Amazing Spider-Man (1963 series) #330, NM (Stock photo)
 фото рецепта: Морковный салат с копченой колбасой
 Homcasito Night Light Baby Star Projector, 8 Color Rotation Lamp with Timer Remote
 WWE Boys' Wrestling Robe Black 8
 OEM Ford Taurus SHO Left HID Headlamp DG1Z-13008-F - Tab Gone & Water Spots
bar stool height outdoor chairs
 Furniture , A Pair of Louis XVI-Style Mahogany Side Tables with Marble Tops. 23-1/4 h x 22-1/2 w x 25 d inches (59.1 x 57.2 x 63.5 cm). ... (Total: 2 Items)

:: PROBLEM REQUIREMENTS ::
Say how many of the lines above include the word "with", giving the figure alone.

:: ANSWER BOX ::
2